Romana içerik katmak için tanıttığım birkaç hayali karakter dışında her şeyin gerçek olmasını istiyordum. Bu yüzden şehrin arşivlerini karıştırdım. Torunu Charlotte Cachin de bana arşivlerini açtı; Signac'ın Matisse, Manguin ve Cross ile yazışmaları da dahil... Aralarındaki diyalogları bu belgeler sayesinde kurdum! Charlotte ile aramızda kalıtsal bir dostluk var çünkü büyük büyükbabam ve onun büyük büyükbabası zaten görüşüyorlardı. Ben de annesi Françoise Cachin'in (Orsay Müzesi'nin kurucu ortağı ve yöneticisi, Editörün notu) en iyi arkadaşlarından biriydim.
Sagan, Vadim, Barclay veya Johnny çetesinden önce Signac çetesi vardı, öyle mi diyorsunuz?
Evet, harika bir anarşist aktivist grubu! Bombaları onlar yerleştirmedi - belki içlerinden biri, Félix Fénéon hariç (sonunda beraat etti, Ed.) - ama bağlılıkları çok gerçekti. Signac'ın kişiliğini "günlüğünü" okuyarak anlayabildim. Çok doğal, dürüst ve kesinlikle birlikte yaşanması kolay biri değil (gülüyor).
Eşinden ayrılması ve Signac'ın gidişi bir dönemin sonunu mu işaret ediyordu?
Diğerleri gelmeye devam etti, ama onlar bağımsızdı. Yani artık o sihir yoktu.
Signac, La Ramade ve La Hune'da yaşıyordu. Bu konutlara ne oldu?
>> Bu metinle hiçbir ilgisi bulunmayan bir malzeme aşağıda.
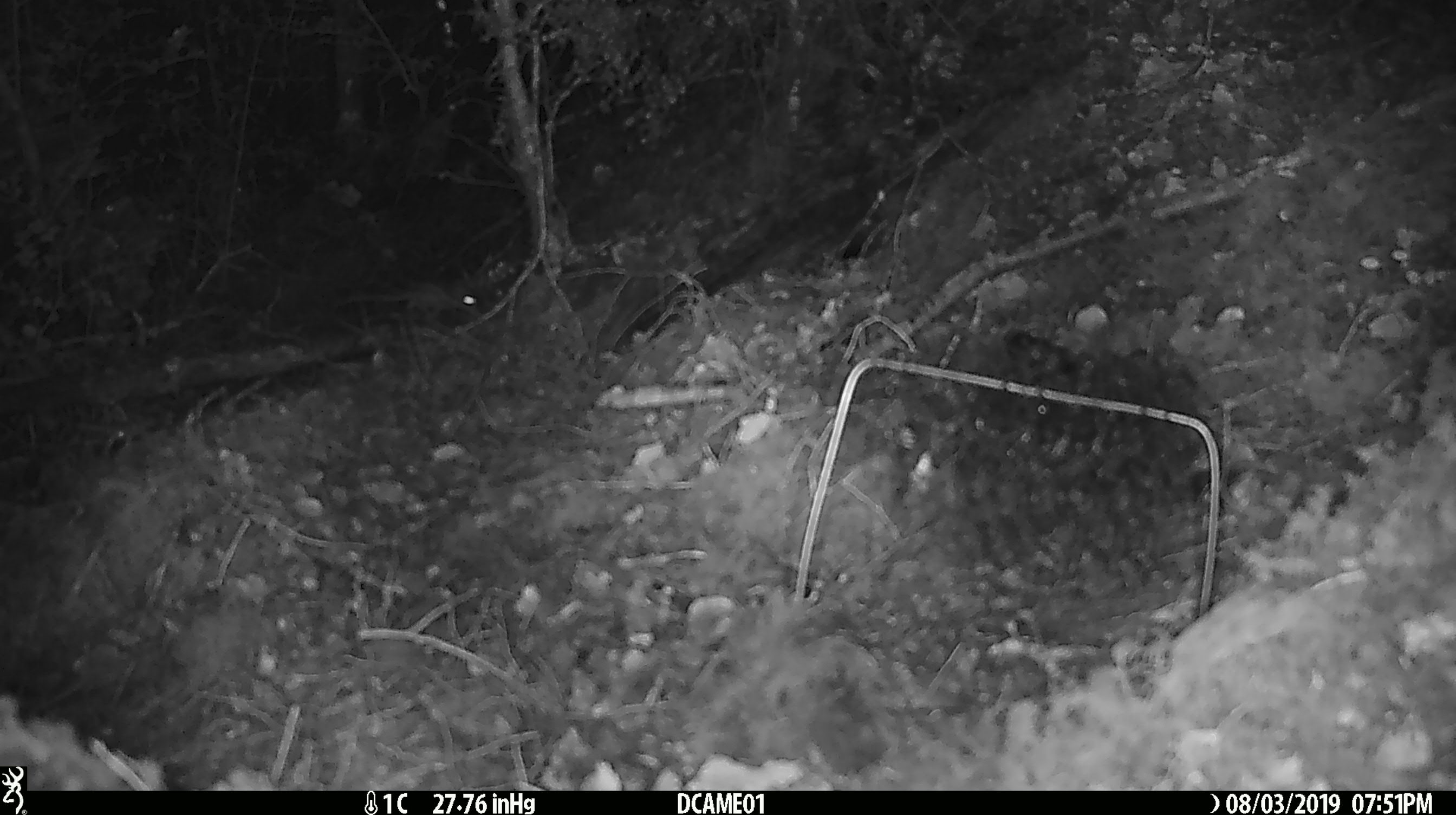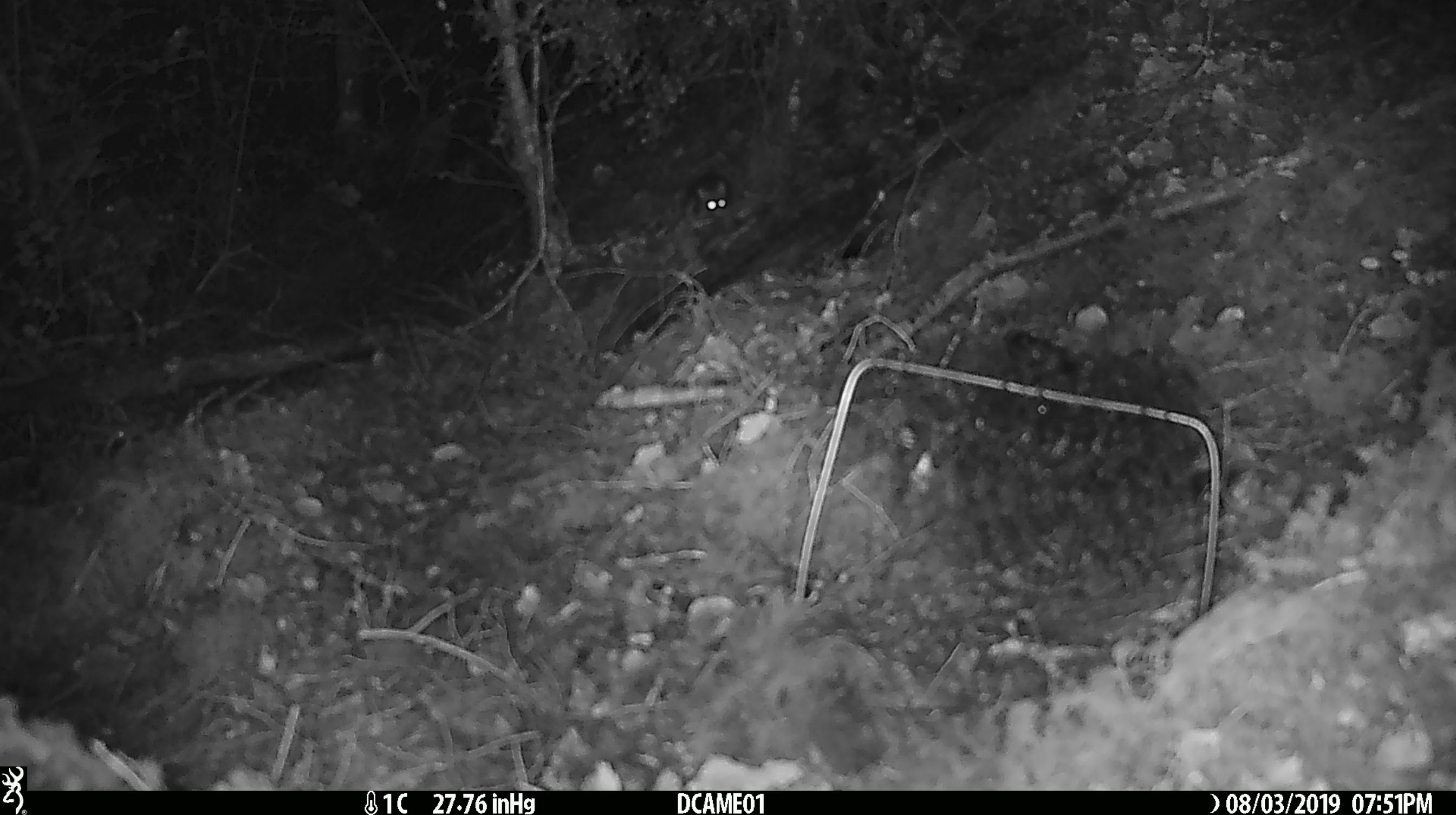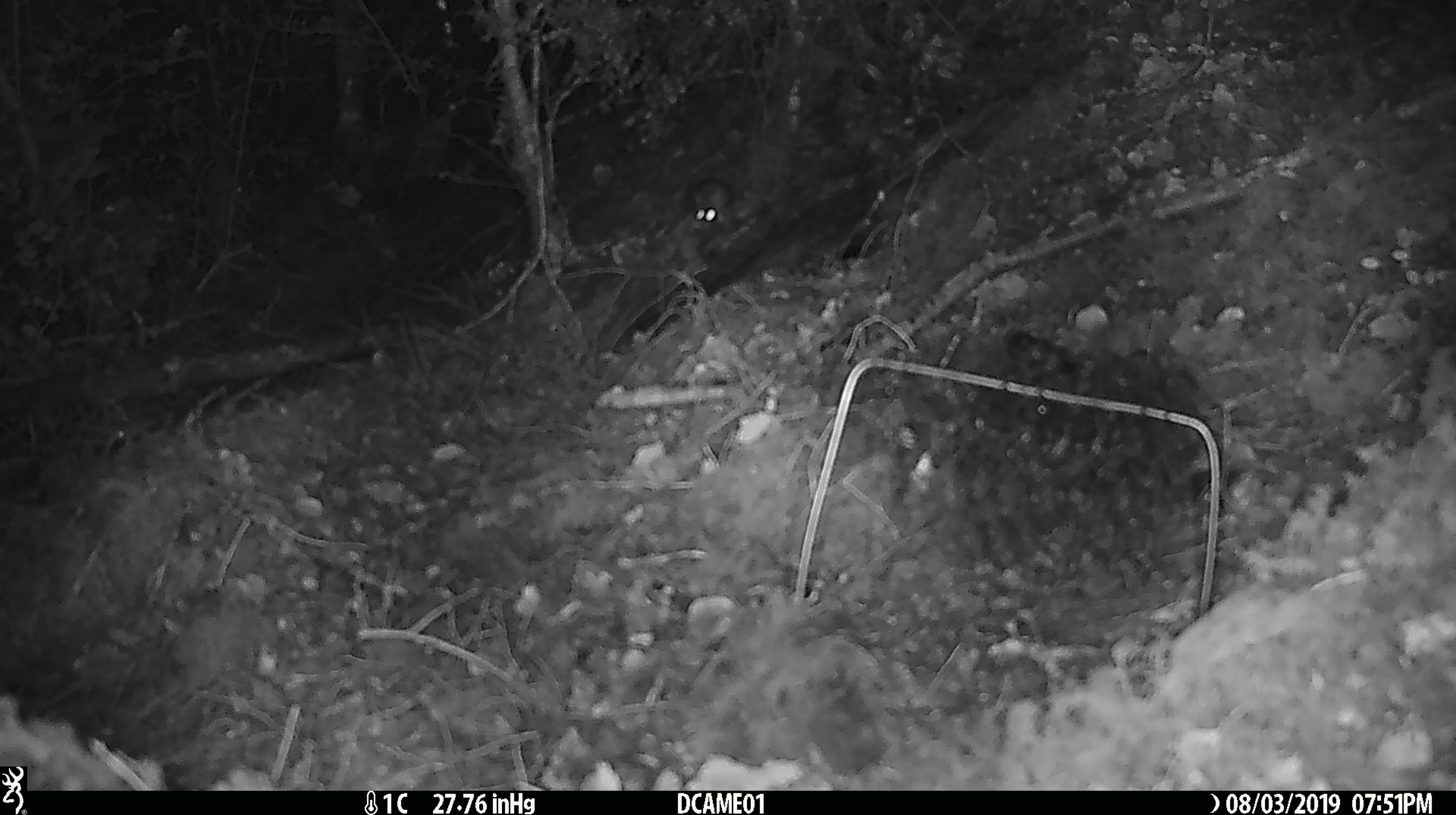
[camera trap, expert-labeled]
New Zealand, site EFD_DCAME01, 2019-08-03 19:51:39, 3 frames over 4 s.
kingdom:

La Hune taşınmamış ve hâlâ ailesinde kalırken, Les Graniers'e bakan küçük bir ev olan ve 1910'da sattığı La Ramade'nin onunla hiçbir ilgisi yoktur. Ev, Thierry Le Luron'un oldu (daha sonra, ölümünden sonra, 2023'te ölen Bernard Tapie'ye yakın olan vergi avukatı Bernard Lagarde tarafından satın alındı , Editörün notu).
Romanın çıkış noktası gerçekten Signac mıydı, yoksa belli bir Saint-Tropez'i mi tasvir etmekti?
İkisi arasında bir denge olması gerekiyordu...
Günümüzdeki Saint-Tropez'e dair düşünceler, bir romanın içindeyken denemeye doğru yöneliyor...
Kendimi de dahil etmek istedim! "Aşırı turizm", işletmeler üzerine bakış açıları... Bunların hepsi çok doğal geldi ve kitaba ilgi kattı.
Biliyor musun, gelecek yıl buraya gelmeyeli 80 yıl olacak! Mesela doğaya dokunan şeyler beni çok etkiliyor...
Saint-Tropez'in bir tarafının beton, diğer tarafının ağaç hastalıklarıyla kaplandığını görmek korkunç...
Kitabınızın böyle hayal kırıklığı yaratan bir sonuca ihtiyacı var mıydı?
Benim için köy, LVMH ve Bernard Arnault'nun bir kolu haline geldi. Lüks, köyü eşsiz kılan tüm zanaatkârları ortadan kaldırdı. Bugün gidip bir çömlekçi bulun veya bir tabloyu çerçeveletin... Geriye sadece lüks kıyafetler kaldı ve işletme sahipleri sadece kasayı görüyor. Geçmişin karakterleriyle hiçbir ilgisi yok!
Şu anki Saint-Tropez'in henüz çok başındasınız, tekrar rayına oturmak için programınız ne olacak?
Bunu nazikçe söyledim ve ben buna karışmaya cesaret edemem. Hele ki siyasette!
Eleştirilere rağmen Saint-Tropez sizin sığınağınız olmaya devam ediyor, değil mi?
Evet. Çok seyahat ettim ama burası benim dayanak noktam olmaya devam ediyor. Işığa karşı aşırı hassasım. Her sabah saat 5 civarında, gün doğumunu hayranlıkla izliyorum. Her zaman farklı!
Kitabım, geçmişteki Saint-Tropez'i sevenlere ithaf edildi, ama ben "sadece" nostaljik değilim. Hâlâ Saint-Tropez'i seviyorum. Hatta buraya gömüleceğim; orası benim yuvam!